Microsoft Active Directory & Intune Specialist ( AZ Local | Hybrid)

About the position

The Microsoft Active Directory & Intune Migration Specialist will lead the assessment, cleanup, and modernization of the agency’s Active Directory Group Policy environment. This role focuses on auditing and rationalizing existing GPOs and migrating applicable policies to Microsoft Intune to support modern endpoint management.
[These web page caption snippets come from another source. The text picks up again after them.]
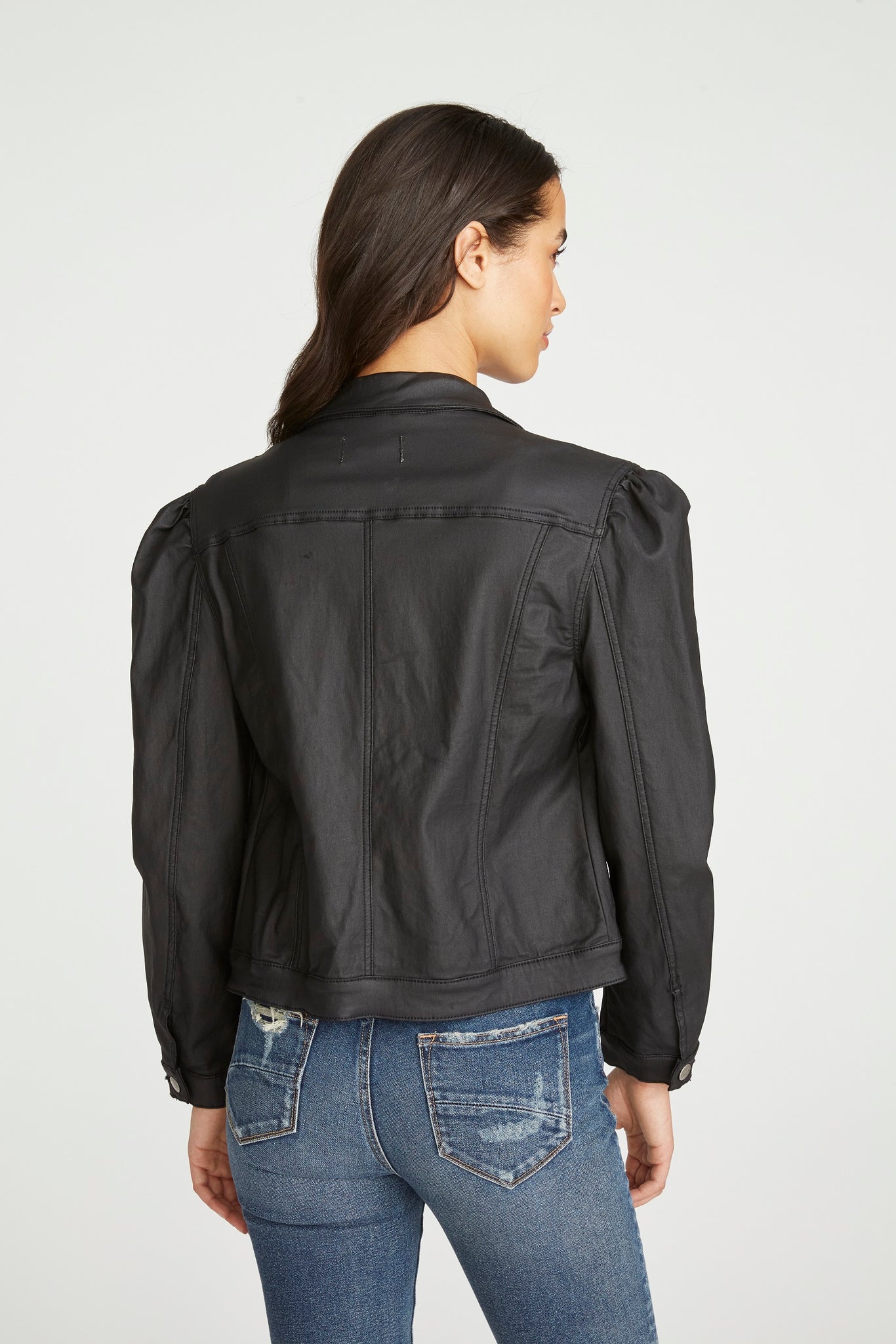 Gigi Puff Sleeve Coated Jacket - Black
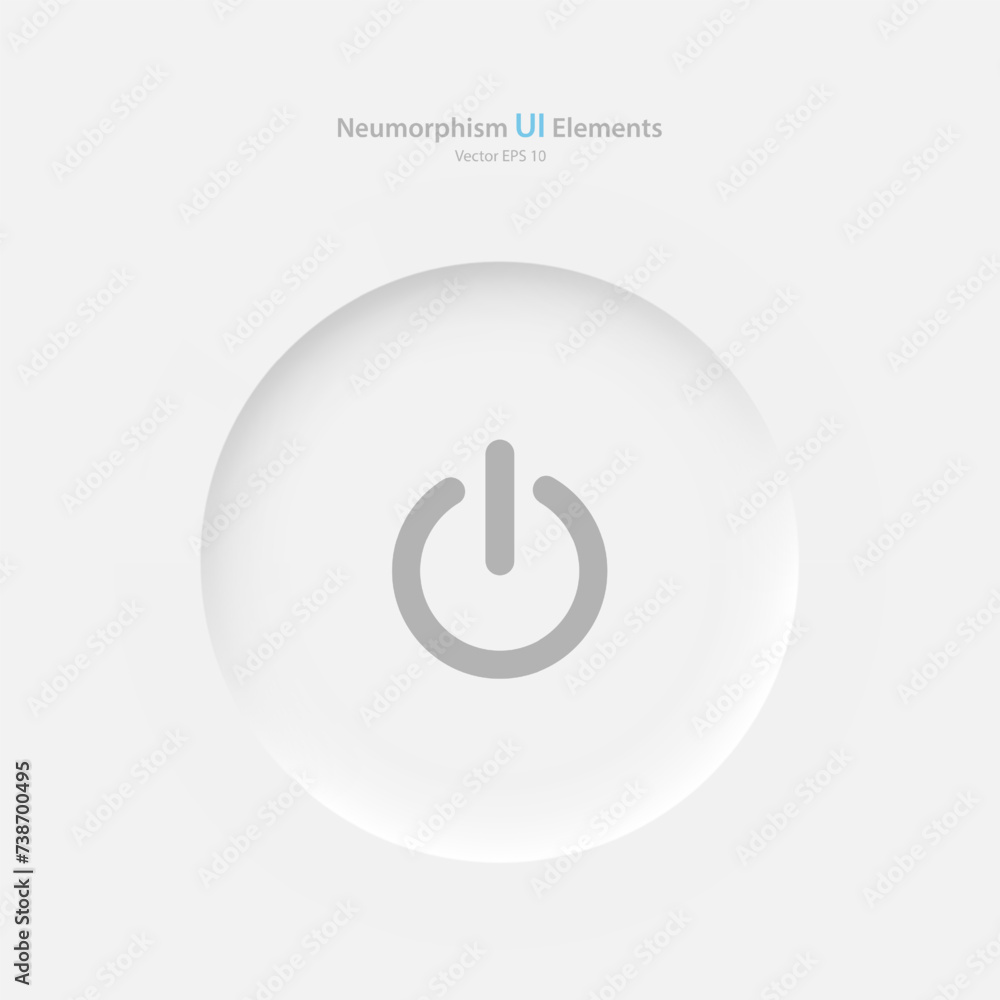 Round power button on a white background. User interface elements in the style of neumorphism, UX. Vector illustration. Round power button on a white background. User interface elements in the style of neumorphism, UX. Vector illustration.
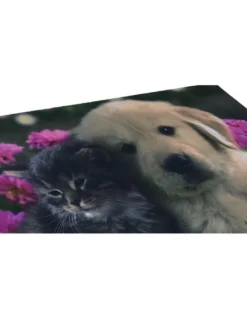 TAPPETO ZERBINO DIGITAL FRIENDS CM.40X60 CANE GATTO FIORE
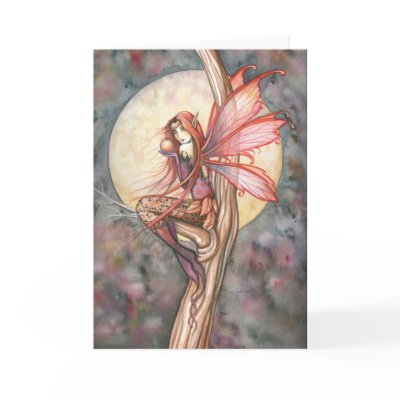 Autumn Red Fairy Greeting Card by Molly Harrison by robmolily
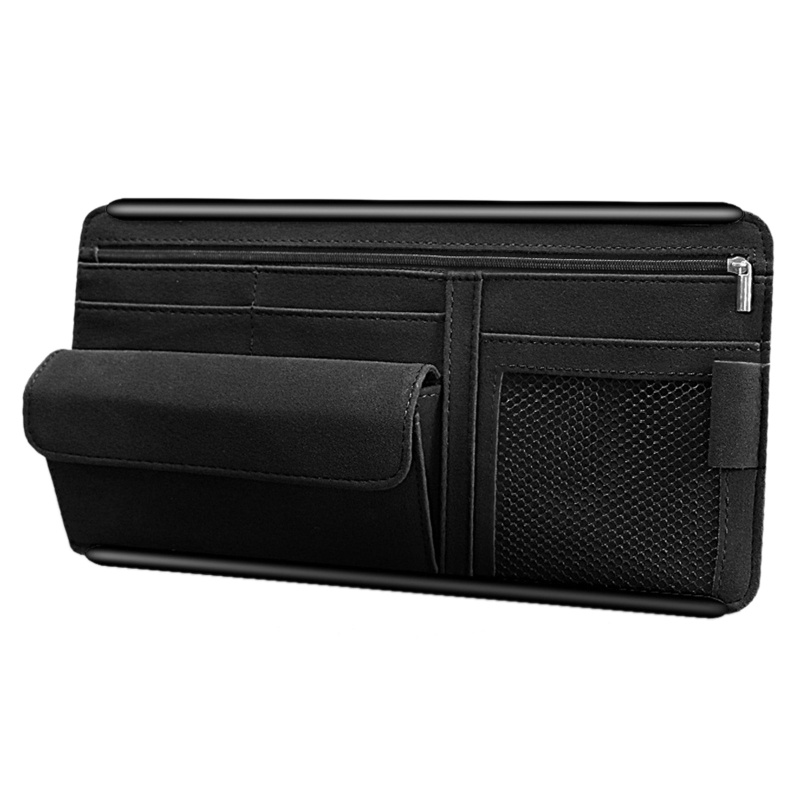 Hộp Đựng Khăn Giấy / Kính Mát Gắn Tấm Che Nắng Xe Hơi Bằng Da Lộn Tiện Dụng Lưng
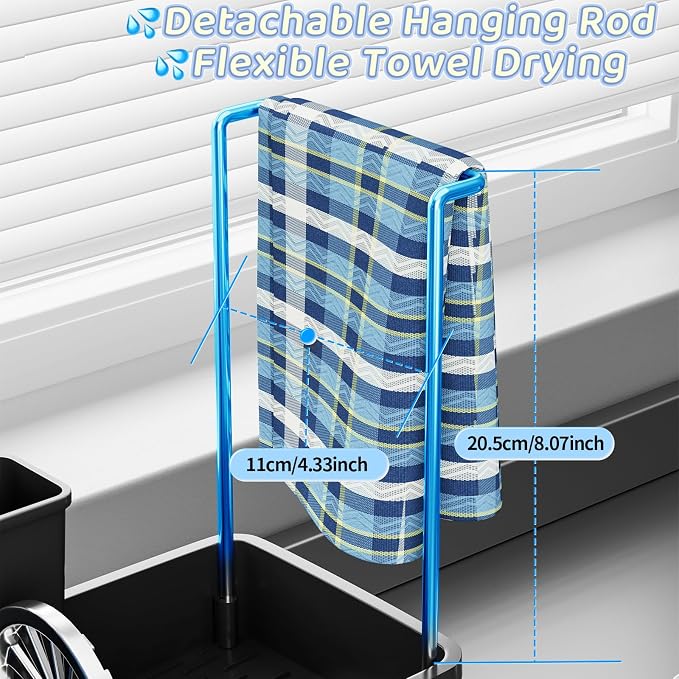 Sponge Holder for Kitchen Sink,Sink Caddy Organizer with Removable Brush Holder,Kitchen Countertop Soap Dispenser Storage with Detachable Towel Rack,Black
The specialist will design and implement Intune configurations, compliance policies, application deployments, Windows Update strategies, and PowerShell-based remediation solutions while collaborating with security and infrastructure teams.

Responsibilities

• Audit and analyze the existing Active Directory Group Policy Object (GPO) environment
• Identify active, inactive, redundant, or conflicting GPOs and document findings
• Present analysis and recommendations to IT leadership
• Remove unused or obsolete GPOs to improve security and manageability
• Design and execute a phased migration from GPOs to Microsoft Intune
• Create Intune configuration profiles, compliance policies, and device policies
• Package and deploy Win32 apps and manage application configurations in Intune
• Develop PowerShell scripts and Intune proactive remediations
• Configure Windows Update for Business and Intune update rings
• Maintain and optimize AD OU structures, security groups, and delegations
• Collaborate with cybersecurity and compliance teams
• Produce detailed documentation, runbooks, SOPs, and rollback plans

Requirements

• 5+ years of hands-on experience as an Active Directory / GPO Specialist
• Strong experience with Microsoft System Center Configuration Manager (SCCM)
• Expertise in Group Policy design, troubleshooting, and audits
• Advanced PowerShell scripting experience
• 5+ years administering Active Directory and GPOs in enterprise environments (500+ endpoints)
• 3+ years working with Microsoft Intune (enrollment, compliance, configuration, apps)
• Experience with Intune Win32 apps, LOB apps, and Store apps
• Experience migrating from GPO/WSUS to Intune and Windows Update for Business
• Experience presenting technical findings to non-technical leadership
• Local Phoenix candidates only
• Must state current location on resume (mandatory)
• Must be available for in-person interviews within 1 week of posting close
• Must be able to start within 2 weeks of offer

Nice-to-haves

• Microsoft Intune (Endpoint Manager)
• Microsoft Entra ID (Azure AD)
• Group Policy & Windows Update management
• Microsoft Certified: Endpoint Administrator Associate (MD-102)

Benefits

• Flexible work from home options available.